PROBLEM 1: In the newsletter excerpt, who did the writer speak with to understand how anti-competitive behavior plays out across Africa?

SOURCE DOCUMENT:
_ _ _

The Cost of Weak Competition
From grocery mergers to cross-border cartels, how anti-competitive conduct in Africa’s food systems affect prices & livelihoods
First off, thanks for the lovely messages about last week’s issue. It was reassuring to know I wasn’t alone in feeling that way.
Also, my better half pointed out after the issue went out that I missed a golden opportunity to call it “I’m Bringing Foodie Back.” Those who remember (or were around) in the noughties will get the pun.
This week, I’m returning to one of my go-to topics: competition policy, with a specific focus on what’s happening in Africa, the continent with the youngest competition authorities and laws.
This is part of my ongoing attempt to demystify and humanise a topic that can sound technical and nebulous, but which should be a cornerstone of fairer, healthier, and greener food systems.
Competition policy often sounds technical, but in Africa’s food systems, it has real consequences for prices, livelihoods, and who gets to participate in the market. I spoke to Chilufya Sampa to better understand how anti-competitive behaviour plays out across the continent, why so much of it goes undetected, and what are the tangible outcomes of a lack of competition policy.

_ _ _

SUPPLIED INFORMATION:

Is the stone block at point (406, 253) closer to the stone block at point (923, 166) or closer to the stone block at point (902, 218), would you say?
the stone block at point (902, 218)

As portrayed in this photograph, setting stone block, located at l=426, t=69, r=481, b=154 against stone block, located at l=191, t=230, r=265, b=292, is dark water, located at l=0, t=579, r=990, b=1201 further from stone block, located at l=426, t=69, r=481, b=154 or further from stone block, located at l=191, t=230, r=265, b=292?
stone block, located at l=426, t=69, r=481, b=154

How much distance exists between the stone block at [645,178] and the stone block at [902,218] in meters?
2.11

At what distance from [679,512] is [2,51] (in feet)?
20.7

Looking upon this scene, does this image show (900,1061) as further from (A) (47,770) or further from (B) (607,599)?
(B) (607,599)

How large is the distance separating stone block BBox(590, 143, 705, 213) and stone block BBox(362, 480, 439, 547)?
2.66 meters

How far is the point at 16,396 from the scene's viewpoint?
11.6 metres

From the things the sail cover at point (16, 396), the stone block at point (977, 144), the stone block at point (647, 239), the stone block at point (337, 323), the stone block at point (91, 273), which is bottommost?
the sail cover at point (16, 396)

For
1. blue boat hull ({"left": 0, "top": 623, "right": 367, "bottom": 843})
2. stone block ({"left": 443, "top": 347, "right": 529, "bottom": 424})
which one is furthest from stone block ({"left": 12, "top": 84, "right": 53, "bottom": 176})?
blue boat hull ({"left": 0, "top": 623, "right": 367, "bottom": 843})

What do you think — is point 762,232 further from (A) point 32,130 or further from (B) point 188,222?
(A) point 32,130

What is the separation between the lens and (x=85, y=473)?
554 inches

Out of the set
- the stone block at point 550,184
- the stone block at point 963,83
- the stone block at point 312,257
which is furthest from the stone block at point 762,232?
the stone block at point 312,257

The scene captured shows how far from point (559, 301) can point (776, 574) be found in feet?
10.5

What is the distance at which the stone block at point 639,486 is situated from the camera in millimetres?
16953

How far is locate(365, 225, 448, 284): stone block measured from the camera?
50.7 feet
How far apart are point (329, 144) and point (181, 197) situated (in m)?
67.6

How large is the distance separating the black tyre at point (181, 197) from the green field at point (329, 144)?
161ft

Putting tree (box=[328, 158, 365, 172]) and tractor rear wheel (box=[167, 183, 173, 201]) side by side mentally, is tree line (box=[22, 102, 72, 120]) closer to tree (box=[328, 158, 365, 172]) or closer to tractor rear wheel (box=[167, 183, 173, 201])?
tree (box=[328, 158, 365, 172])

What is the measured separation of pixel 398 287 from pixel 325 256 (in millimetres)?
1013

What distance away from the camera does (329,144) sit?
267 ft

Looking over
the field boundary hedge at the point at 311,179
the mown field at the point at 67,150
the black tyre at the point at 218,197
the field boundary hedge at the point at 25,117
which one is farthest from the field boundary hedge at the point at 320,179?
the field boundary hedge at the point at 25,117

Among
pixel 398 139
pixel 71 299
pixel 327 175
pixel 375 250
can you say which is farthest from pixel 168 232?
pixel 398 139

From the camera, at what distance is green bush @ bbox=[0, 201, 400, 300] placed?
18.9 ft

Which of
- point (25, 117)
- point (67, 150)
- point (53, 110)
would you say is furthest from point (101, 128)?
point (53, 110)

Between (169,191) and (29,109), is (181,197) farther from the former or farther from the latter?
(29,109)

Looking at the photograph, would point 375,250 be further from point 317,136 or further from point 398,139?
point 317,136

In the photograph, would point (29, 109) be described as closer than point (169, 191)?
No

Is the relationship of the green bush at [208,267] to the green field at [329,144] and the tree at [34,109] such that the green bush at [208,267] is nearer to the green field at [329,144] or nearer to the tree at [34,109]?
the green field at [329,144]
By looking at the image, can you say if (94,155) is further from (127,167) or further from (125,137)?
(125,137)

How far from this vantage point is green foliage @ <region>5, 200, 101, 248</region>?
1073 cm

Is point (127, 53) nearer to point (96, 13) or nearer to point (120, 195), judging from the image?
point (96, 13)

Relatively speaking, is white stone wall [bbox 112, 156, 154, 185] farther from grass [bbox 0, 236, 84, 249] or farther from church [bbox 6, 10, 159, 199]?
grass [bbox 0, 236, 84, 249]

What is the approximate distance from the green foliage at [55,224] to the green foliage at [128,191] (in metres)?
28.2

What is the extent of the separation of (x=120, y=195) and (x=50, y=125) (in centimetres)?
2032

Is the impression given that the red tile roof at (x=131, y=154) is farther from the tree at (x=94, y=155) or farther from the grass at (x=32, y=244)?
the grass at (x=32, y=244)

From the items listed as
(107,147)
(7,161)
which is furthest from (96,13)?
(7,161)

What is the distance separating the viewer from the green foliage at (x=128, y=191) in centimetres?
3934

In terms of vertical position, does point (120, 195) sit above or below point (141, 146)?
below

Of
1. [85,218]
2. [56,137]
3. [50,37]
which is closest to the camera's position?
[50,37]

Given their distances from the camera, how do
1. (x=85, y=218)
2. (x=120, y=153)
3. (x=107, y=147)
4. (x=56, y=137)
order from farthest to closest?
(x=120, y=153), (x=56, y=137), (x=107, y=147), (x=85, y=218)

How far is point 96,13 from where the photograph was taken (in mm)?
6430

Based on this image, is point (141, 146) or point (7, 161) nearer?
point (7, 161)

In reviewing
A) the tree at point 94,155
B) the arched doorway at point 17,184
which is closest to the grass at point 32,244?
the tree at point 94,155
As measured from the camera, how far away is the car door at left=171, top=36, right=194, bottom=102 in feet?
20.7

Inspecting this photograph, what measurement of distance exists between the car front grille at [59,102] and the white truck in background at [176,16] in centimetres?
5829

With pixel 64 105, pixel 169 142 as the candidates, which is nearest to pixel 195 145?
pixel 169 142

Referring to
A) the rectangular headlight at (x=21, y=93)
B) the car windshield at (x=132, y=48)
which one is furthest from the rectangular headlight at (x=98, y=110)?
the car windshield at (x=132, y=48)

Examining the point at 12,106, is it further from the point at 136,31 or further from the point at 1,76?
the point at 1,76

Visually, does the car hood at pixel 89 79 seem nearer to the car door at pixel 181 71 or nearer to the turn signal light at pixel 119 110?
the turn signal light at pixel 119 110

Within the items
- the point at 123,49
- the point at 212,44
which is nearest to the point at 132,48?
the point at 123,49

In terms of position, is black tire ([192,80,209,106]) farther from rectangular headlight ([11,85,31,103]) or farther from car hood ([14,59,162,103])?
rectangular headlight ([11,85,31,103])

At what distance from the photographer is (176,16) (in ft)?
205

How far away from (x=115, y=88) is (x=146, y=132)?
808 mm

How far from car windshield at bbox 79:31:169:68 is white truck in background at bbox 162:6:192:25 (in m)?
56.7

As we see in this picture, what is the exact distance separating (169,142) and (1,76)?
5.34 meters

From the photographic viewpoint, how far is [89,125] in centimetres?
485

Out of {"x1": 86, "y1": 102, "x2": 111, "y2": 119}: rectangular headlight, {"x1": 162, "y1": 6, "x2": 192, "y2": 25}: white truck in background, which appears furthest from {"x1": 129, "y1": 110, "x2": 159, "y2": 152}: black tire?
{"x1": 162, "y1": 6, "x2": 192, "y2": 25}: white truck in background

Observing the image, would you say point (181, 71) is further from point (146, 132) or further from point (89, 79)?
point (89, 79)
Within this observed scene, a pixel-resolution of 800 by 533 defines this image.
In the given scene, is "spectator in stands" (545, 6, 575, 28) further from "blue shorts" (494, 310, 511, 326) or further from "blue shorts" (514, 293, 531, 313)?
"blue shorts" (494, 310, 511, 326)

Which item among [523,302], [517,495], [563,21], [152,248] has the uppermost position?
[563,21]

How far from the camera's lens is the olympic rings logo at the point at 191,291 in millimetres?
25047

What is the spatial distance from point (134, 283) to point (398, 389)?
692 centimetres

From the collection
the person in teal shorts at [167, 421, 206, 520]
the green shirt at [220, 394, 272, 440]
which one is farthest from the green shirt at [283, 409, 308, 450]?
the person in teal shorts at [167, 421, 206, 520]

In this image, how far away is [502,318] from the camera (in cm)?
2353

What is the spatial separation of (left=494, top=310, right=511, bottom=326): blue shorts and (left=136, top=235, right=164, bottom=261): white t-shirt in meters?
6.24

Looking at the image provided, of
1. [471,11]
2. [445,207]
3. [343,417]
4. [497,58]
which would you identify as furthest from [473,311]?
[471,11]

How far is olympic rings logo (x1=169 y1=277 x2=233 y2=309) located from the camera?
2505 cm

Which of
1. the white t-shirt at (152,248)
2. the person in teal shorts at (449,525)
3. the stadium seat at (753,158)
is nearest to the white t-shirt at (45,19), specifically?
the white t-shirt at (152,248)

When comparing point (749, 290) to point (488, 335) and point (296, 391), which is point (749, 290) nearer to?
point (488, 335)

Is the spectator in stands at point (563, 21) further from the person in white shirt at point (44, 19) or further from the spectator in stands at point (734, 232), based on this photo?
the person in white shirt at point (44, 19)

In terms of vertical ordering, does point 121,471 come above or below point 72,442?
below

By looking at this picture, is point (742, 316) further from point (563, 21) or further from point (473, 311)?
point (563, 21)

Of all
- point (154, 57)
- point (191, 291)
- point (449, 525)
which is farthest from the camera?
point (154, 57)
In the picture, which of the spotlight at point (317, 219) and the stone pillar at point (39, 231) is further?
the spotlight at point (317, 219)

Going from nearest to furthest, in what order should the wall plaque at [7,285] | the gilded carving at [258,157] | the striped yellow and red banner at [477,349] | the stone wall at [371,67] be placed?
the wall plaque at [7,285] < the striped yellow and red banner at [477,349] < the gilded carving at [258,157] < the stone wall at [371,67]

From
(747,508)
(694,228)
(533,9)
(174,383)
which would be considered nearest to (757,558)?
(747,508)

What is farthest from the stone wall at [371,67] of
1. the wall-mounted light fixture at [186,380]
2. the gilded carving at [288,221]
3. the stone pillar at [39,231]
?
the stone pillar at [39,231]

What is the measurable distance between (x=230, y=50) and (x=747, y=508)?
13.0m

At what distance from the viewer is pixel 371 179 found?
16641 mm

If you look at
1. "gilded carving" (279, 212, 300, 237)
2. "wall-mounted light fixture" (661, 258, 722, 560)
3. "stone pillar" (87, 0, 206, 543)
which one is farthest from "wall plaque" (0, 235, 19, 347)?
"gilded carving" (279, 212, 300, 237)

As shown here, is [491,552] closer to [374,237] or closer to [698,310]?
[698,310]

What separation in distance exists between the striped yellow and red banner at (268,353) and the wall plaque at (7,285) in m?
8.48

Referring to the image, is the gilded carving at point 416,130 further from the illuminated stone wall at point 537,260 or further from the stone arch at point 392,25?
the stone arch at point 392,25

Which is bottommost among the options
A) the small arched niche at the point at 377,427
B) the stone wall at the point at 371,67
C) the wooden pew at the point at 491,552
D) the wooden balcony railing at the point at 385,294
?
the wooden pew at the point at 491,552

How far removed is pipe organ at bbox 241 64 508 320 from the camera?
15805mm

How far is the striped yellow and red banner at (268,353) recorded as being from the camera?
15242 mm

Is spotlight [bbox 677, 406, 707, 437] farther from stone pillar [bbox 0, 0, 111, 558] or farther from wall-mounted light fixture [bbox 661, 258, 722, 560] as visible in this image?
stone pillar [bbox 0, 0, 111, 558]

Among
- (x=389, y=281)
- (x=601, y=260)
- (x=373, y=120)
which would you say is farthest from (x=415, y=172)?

_ _ _

PROBLEM 2: Return every line of the entries that contains the word "tyre".

RESPONSE 1: Chilufya Sampa

RESPONSE 2:
How large is the distance separating the black tyre at point (181, 197) from the green field at point (329, 144)?
the black tyre at the point at 218,197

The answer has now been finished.